From what I read, if you’re meeting friends for a meal, you should pick a low-grade joint rather than your top-end favourite restaurant. According to the research, your expectations of the top-end restaurant will be so high that disappointment is inevitable.
Basically, if you stand six feet tall, don’t reach for the stars, reach for something that’s a maximum of six feet off the ground, and you can’t lose.
But here’s the thing with that approach: you can lose. In fact you can lose everything.
Imagine Thomas Edison thinking to himself “Well, Sir Humphry Davy couldn’t get it to work, and it didn’t really play out for Warren de la Rue. So, as much as I’d like to have a crack at making a lightbulb, I think I’ll just stick with this candle. It’s not ideal, but it’ll do.”
What if Tim Berners-Lee had thought “I guess it could be kind of cool if there was something like a world wide web. But, heck, you get yesterday’s news in the newspaper, and the postal system isn’t such a bad way to keep in touch.”?
And what if you convinced yourself that the world didn’t really need the best version of you?
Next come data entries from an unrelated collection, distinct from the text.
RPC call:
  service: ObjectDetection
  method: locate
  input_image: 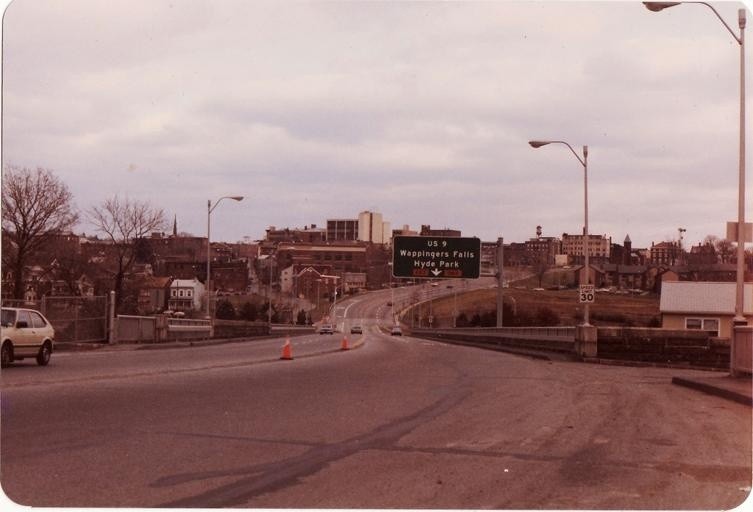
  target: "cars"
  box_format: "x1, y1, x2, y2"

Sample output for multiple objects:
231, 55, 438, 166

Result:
359, 289, 368, 295
386, 300, 395, 306
161, 309, 174, 317
0, 306, 55, 369
430, 281, 440, 287
172, 311, 184, 319
390, 326, 402, 336
350, 325, 362, 334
What if the interpretation of your life that you find yourself trapped inside isn’t really that bad, after all?
What if you convinced yourself that, instead of reaching for the stars, you should pick from the low-hanging fruit?
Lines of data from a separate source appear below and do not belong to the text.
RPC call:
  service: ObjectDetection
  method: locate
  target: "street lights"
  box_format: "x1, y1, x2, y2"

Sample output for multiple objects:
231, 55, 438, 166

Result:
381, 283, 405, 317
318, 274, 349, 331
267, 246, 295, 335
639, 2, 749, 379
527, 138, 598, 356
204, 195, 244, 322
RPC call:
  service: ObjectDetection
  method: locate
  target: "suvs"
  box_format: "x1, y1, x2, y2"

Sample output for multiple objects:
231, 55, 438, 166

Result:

If you did those things, would you die happy, believing you had lived the life you were made for? Or would you take a sense of regret, of missed opportunity, of “what if?” and “if only” into eternity with you?
You are meant for more, not less.
You are meant to soar with eagles, not wade through the quagmire of mundane existence.
You are meant to raise the bar of expectation to new, yet to be discovered, heights, not drag it to the depths of what has always been.
You are a sojourner, not made to settle, or accept mediocrity as your companion.
For you, happiness—real happiness—does not lie in the achievable, it lies in the unachievable.
For you, happiness is not to be found in the outcome—the destination—but in the adventure towards that place on the horizon where the world is as it should be.
Don’t be duped into existence. Never lower your expectations. Always reject mediocrity—life is an adventure to be lived, not an algorithm or an iPhone app.